ASSEMBLÉE DU 15 AOUT 1792
[_Séance du matin_]
L'an mil sept cent quatre-vingt-douze, l'an quatrième de la liberté, et premier de l'égalité;
Le quinze août, l'Assemblée générale de la section des Postes extraordinairement convoquée pour dix heures du matin, M. Reignier, président, a fait lire un décret de l'Assemblée nationale, du quatorze du courant, par lequel il est ordonné que, dans la journée du quinze, à la diligence du procureur de la Commune, les quarante-huit sections seront assemblées et nommeront chacune deux jurés d'accusation et deux jurés de jugement, pour former les jurés (_sic_) d'accusation et de jugement dans la poursuite des crimes du dix de ce mois dont l'instruction et le jugement appartiennent aux tribunaux ordinaires[548].

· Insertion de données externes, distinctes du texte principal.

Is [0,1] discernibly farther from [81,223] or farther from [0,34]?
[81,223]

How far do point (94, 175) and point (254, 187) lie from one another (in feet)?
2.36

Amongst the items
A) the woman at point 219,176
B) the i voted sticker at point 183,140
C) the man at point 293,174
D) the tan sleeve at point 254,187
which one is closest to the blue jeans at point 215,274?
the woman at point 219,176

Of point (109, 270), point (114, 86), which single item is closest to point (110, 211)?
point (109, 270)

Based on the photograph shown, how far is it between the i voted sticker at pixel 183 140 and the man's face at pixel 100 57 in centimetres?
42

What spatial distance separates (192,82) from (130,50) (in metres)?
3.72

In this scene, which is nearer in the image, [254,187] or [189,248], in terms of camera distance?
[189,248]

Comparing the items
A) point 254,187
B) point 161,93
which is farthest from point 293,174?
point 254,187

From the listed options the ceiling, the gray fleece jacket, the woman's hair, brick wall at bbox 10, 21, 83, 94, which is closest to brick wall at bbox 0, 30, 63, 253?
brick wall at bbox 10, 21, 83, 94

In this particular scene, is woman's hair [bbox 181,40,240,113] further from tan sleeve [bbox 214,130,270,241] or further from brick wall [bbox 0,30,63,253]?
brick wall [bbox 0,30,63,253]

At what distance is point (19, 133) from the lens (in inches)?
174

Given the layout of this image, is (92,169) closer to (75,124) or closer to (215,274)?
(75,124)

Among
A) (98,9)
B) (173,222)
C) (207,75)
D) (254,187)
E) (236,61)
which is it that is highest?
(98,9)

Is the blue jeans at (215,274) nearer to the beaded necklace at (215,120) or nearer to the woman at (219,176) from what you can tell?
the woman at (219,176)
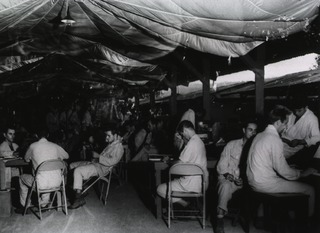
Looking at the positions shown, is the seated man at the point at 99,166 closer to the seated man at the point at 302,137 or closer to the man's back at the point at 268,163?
the man's back at the point at 268,163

Après la lecture de ce décret, plusieurs membres ayant dit que l'Assemblée se trouvait peu nombreuse et qu'il conviendrait de faire participer à cette nomination le plus grand nombre possible de citoyens, l'Assemblée l'a ajournée à la séance du soir.

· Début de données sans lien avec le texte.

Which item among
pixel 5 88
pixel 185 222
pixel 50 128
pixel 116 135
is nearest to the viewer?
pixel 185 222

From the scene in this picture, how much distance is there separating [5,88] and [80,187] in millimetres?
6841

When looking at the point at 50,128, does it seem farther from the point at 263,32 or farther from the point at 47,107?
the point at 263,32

La discussion s'est ouverte ensuite sur divers points de police intérieure de l'Assemblée, et il a été arrêté:
1º Que pour être admis dans son enceinte on suivrait un mode présenté par M. Bachelard;
2º Que ce mode ne serait mis en exécution qu'après une nouvelle rédaction et une nouvelle délibération de l'Assemblée, et qu'en attendant il serait nommé pour la séance du soir quatre commissaires pris de moitié dans le ci-devant district de la Jussienne, et moitié dans le ci-devant district de Saint-Eustache, pour inscrire à la porte de l'Assemblée les noms et surnoms de MM. les citoyens qui se présenteront pour y voter.

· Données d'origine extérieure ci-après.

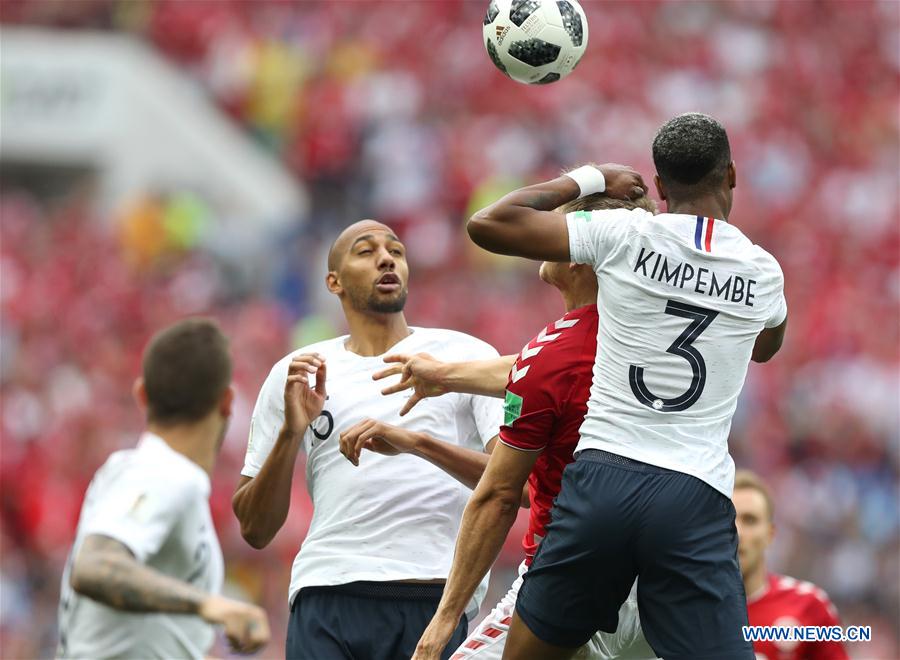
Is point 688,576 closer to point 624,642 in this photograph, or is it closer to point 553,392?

3º Enfin il a été arrêté que le bureau serait désormais entièrement libre, et qu'il serait nommé quatre autres commissaires qui seraient chargés de se placer vers les quatre coins de l'enceinte de l'Assemblée pour aider M. le Président à maintenir l'ordre.
Les quatre premiers commissaires ont été nommés et l'Assemblée a fixé son choix sur MM. Bachelard, Gérard, Davras et Grainville.—La séance levée à midi et demi.
NOTE:
[548] Ce sont ces jurys d'accusation et de jugement qui devaient remplacer la cour martiale, dont il a été question ci-dessus (p. 183 et n. 543). Sur cette élection des deux jurys voyez F. BRAESCH, _La Commune du 10 août 1792_, p. 409.
ASSEMBLÉE DU 15 AOUT 1792
[_Séance du soir_]
L'an mil sept cent quatre-vingt-douze, le quinze août, l'an quatrième de la liberté et le premier de l'égalité;
L'Assemblée a été ouverte par la lecture des procès-verbaux de la séance de la veille et de la séance de ce matin, qui ont été adoptés.
M. Thévenin a fait à l'Assemblée le rapport dont il avait été chargé, relativement aux procès-verbaux de l'Assemblée qui étaient en retard sur le registre, ainsi que de la lecture de ses conclusions.